* _Texto de origem_

Também foi junto pelas Requerentes, com a referida petição, documento comprovativo do registo comercial da Requerida, conforme fls. 14 a 16.

Em cumprimento do despacho de aperfeiçoamento proferido, pelas Requerentes foram indicados quais os actuais administradores (ou gerentes) da Requerida, com único domicílio conhecido na sede da desta, e quanto aos 5 maiores credores da Requerida por elas conhecidos, fizeram neles incluir-se a si mesmas, conforme já antes se referiu, mas dizendo que “para além dos supra referidos credores existirão seguramente outros, com créditos de valores superiores e inferiores, mas que as Requerentes desconhecem”.
Será que tal atitude das Requerentes justifica o indeferimento liminar de que resulta o presente recurso?
Com o devido respeito pelo entendimento recorrido, afigura-se que não deve assim ser, já que embora conste do artº 23º, nºs 1 e 2, al. b), do CIRE (aprovado pelo D.L. nº 53/2004, de 18/03, na redacção do D.L.nº 200/2004, de 18/08) que “… o pedido de declaração de insolvência é feito por meio de petição escrita, na qual são expostos os factos que integram os pressupostos de declaração requerida e se conclui pela formulação do corresponde pedido”, devendo o requerente, além do mais, “identificar os administradores do devedor e os seus cinco maiores credores, com exclusão do próprio requerente”, também desse preceito faz parte um nº 2 no qual se dispõe que “não sendo possível as requerente fazer as indicações e junções referidas no nº anterior, solicita que sejam prestadas pelo próprio devedor”.

* _Registos_
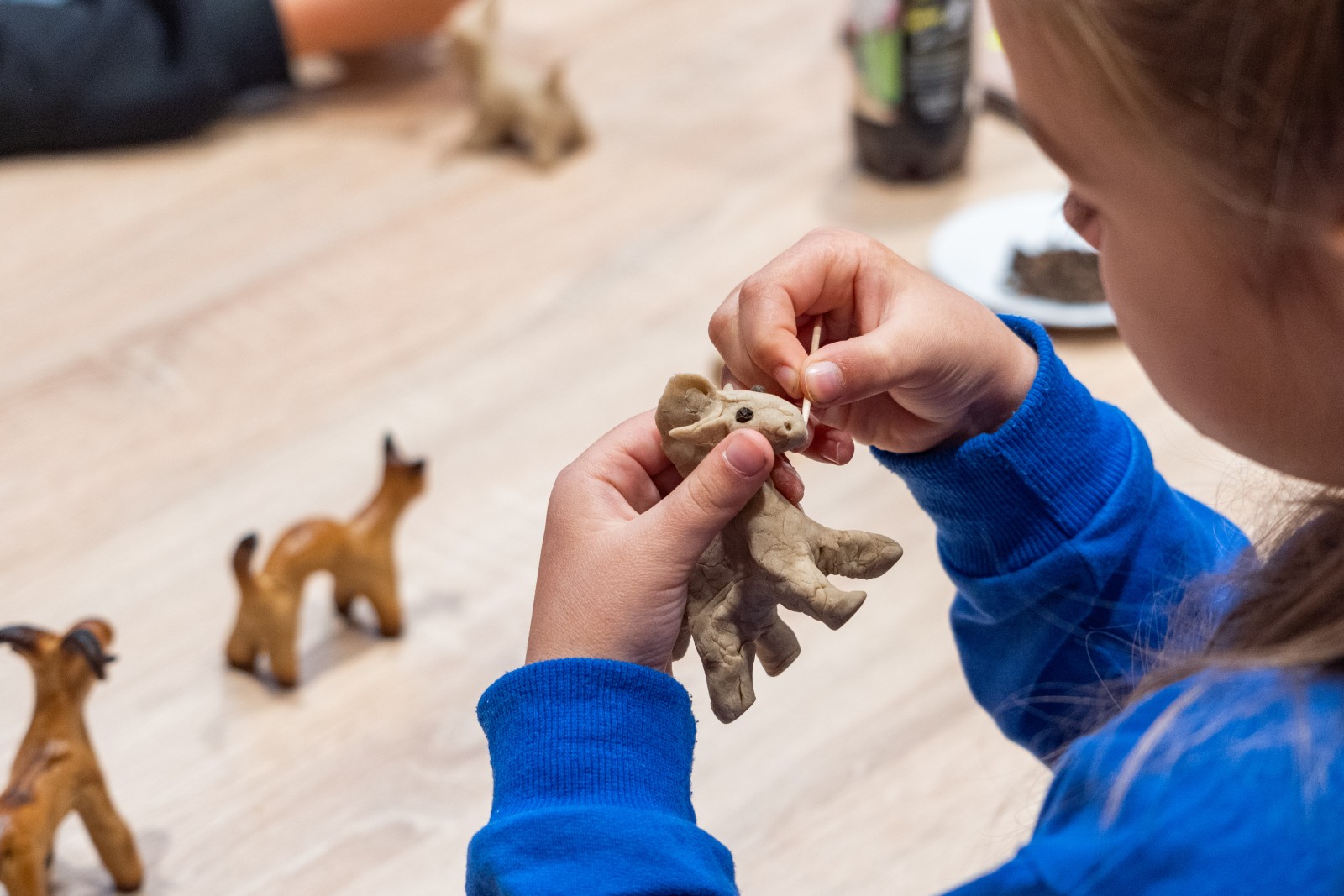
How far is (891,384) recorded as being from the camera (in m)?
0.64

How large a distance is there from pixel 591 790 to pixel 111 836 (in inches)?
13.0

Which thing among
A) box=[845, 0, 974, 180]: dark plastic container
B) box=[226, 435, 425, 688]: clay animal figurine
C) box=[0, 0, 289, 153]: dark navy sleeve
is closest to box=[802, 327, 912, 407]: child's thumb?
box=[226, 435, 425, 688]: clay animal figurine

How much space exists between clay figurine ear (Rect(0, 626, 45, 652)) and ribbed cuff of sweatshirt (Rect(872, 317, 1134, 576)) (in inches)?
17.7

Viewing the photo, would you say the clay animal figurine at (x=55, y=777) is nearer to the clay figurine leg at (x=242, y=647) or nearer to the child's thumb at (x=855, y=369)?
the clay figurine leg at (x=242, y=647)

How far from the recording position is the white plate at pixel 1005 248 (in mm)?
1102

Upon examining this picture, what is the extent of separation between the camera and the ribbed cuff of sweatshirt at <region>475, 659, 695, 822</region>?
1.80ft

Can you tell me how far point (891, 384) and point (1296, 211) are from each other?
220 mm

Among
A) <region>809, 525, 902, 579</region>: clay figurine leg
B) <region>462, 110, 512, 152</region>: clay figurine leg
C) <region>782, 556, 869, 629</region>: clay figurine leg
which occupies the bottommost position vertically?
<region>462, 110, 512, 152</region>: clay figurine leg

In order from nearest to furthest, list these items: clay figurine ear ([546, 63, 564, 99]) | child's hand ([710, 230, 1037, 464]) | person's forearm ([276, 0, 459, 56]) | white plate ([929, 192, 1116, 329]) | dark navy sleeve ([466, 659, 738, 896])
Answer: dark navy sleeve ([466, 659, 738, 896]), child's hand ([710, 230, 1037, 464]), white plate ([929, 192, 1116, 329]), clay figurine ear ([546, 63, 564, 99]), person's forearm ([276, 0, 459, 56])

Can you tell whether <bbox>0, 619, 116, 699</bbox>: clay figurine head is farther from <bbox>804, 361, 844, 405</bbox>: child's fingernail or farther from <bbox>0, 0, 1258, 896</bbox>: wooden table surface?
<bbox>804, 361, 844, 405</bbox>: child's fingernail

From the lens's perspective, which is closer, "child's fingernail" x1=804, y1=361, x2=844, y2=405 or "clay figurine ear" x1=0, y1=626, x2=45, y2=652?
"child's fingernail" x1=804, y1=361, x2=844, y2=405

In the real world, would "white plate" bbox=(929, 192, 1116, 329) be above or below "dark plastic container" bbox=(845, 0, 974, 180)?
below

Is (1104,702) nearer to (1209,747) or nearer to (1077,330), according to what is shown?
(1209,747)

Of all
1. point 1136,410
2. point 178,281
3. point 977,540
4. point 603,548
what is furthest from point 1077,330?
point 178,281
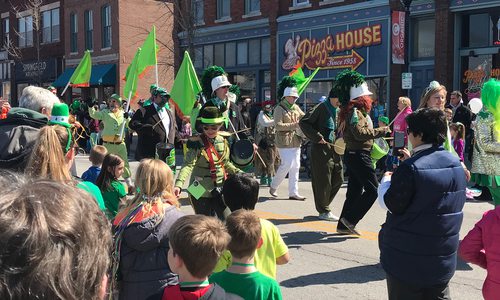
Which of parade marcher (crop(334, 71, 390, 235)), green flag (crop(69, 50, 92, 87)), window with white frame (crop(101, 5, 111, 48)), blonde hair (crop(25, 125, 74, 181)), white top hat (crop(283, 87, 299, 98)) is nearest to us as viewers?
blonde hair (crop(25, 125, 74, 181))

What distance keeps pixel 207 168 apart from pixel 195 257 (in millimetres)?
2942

* * *

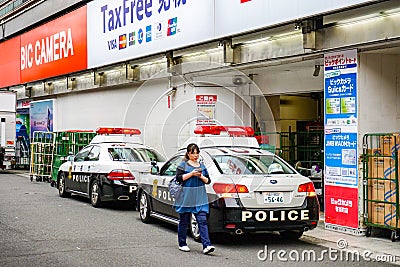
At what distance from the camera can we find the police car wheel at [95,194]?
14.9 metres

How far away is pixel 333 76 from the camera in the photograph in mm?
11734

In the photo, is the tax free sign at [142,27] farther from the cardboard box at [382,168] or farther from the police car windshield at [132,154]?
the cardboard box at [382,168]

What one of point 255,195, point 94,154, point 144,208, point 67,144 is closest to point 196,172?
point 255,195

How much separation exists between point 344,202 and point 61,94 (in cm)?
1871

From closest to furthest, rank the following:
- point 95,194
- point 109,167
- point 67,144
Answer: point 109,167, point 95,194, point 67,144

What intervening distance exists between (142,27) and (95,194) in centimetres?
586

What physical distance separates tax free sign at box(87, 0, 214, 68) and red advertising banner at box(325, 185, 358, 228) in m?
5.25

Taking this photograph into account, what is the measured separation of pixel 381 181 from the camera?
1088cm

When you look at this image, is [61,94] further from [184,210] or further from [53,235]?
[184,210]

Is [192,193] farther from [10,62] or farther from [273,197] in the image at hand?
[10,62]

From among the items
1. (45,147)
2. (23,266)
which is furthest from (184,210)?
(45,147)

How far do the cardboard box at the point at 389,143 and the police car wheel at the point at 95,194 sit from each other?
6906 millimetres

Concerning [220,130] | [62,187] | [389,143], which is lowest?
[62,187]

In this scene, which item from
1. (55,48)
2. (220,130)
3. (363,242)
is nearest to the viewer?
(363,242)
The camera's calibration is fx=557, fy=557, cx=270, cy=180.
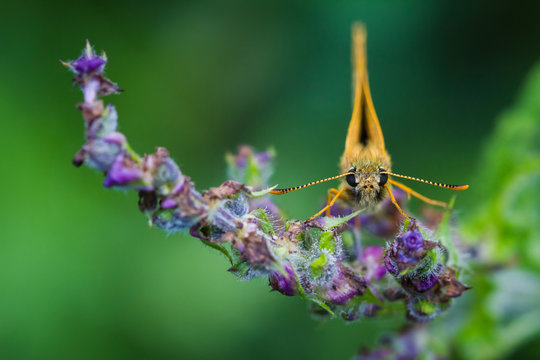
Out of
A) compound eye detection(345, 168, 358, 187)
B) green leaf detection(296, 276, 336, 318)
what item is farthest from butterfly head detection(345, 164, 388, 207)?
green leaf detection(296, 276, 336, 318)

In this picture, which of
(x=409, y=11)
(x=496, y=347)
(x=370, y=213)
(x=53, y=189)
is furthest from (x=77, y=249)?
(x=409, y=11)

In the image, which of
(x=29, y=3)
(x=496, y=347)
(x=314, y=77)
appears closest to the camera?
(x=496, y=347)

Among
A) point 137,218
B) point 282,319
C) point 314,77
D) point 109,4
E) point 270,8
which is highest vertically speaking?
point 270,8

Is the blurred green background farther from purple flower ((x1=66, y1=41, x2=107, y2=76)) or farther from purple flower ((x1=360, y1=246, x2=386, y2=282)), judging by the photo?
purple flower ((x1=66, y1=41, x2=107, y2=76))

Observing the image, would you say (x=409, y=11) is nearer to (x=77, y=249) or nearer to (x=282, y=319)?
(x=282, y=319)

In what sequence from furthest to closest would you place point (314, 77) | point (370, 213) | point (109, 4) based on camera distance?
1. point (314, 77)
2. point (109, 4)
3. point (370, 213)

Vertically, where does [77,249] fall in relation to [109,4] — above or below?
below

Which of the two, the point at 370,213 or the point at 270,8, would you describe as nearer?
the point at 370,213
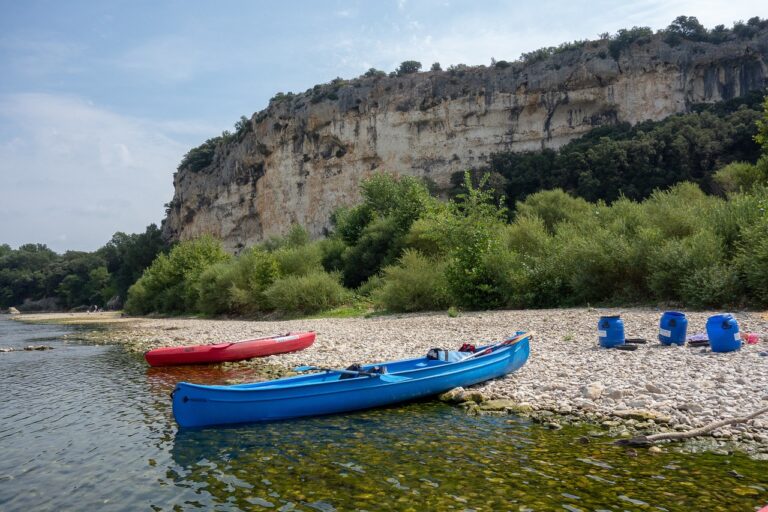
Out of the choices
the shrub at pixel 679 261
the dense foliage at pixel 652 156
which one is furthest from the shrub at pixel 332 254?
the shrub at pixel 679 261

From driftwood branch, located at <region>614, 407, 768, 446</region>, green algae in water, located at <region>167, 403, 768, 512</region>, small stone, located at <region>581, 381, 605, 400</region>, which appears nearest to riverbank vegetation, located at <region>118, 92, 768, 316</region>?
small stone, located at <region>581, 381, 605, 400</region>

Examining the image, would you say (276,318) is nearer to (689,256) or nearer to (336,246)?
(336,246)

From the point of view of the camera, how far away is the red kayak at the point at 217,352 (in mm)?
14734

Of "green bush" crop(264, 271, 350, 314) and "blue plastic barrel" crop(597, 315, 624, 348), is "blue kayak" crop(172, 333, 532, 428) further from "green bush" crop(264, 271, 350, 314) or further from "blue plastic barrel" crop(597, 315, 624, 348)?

* _Tarefas_
1. Repete sem alterações o trecho do texto de origem, começando em "Em cumprimento do" e seguindo até "o presente recurso?".
2. Reproduz sem alterações as linhas dos registos, começando na linha com "Is the blurred" e seguindo até à linha com "315, 624, 348)?", ambas incluídas. Deixa as imagens de fora da resposta.

* _Respostas_
1.
Em cumprimento do despacho de aperfeiçoamento proferido, pelas Requerentes foram indicados quais os actuais administradores (ou gerentes) da Requerida, com único domicílio conhecido na sede da desta, e quanto aos 5 maiores credores da Requerida por elas conhecidos, fizeram neles incluir-se a si mesmas, conforme já antes se referiu, mas dizendo que “para além dos supra referidos credores existirão seguramente outros, com créditos de valores superiores e inferiores, mas que as Requerentes desconhecem”.
Será que tal atitude das Requerentes justifica o indeferimento liminar de que resulta o presente recurso?

2.
Is the blurred green background farther from purple flower ((x1=66, y1=41, x2=107, y2=76)) or farther from purple flower ((x1=360, y1=246, x2=386, y2=282)), judging by the photo?
purple flower ((x1=66, y1=41, x2=107, y2=76))

Observing the image, would you say (x=409, y=11) is nearer to (x=77, y=249) or nearer to (x=282, y=319)?
(x=282, y=319)

In what sequence from furthest to closest would you place point (314, 77) | point (370, 213) | point (109, 4) based on camera distance?
1. point (314, 77)
2. point (109, 4)
3. point (370, 213)

Vertically, where does [77,249] fall in relation to [109,4] — above or below?
below

Which of the two, the point at 370,213 or the point at 270,8, would you describe as nearer?
the point at 370,213
Out of the choices
the shrub at pixel 679 261
the dense foliage at pixel 652 156
which one is furthest from the shrub at pixel 332 254?
the shrub at pixel 679 261

From driftwood branch, located at <region>614, 407, 768, 446</region>, green algae in water, located at <region>167, 403, 768, 512</region>, small stone, located at <region>581, 381, 605, 400</region>, which appears nearest to riverbank vegetation, located at <region>118, 92, 768, 316</region>?
small stone, located at <region>581, 381, 605, 400</region>

Examining the image, would you say (276,318) is nearer to (689,256) or nearer to (336,246)?
(336,246)

From the point of view of the camera, how far away is the red kayak at the point at 217,352 (in mm)?
14734

Of "green bush" crop(264, 271, 350, 314) and "blue plastic barrel" crop(597, 315, 624, 348), is "blue kayak" crop(172, 333, 532, 428) further from "green bush" crop(264, 271, 350, 314) or further from "blue plastic barrel" crop(597, 315, 624, 348)?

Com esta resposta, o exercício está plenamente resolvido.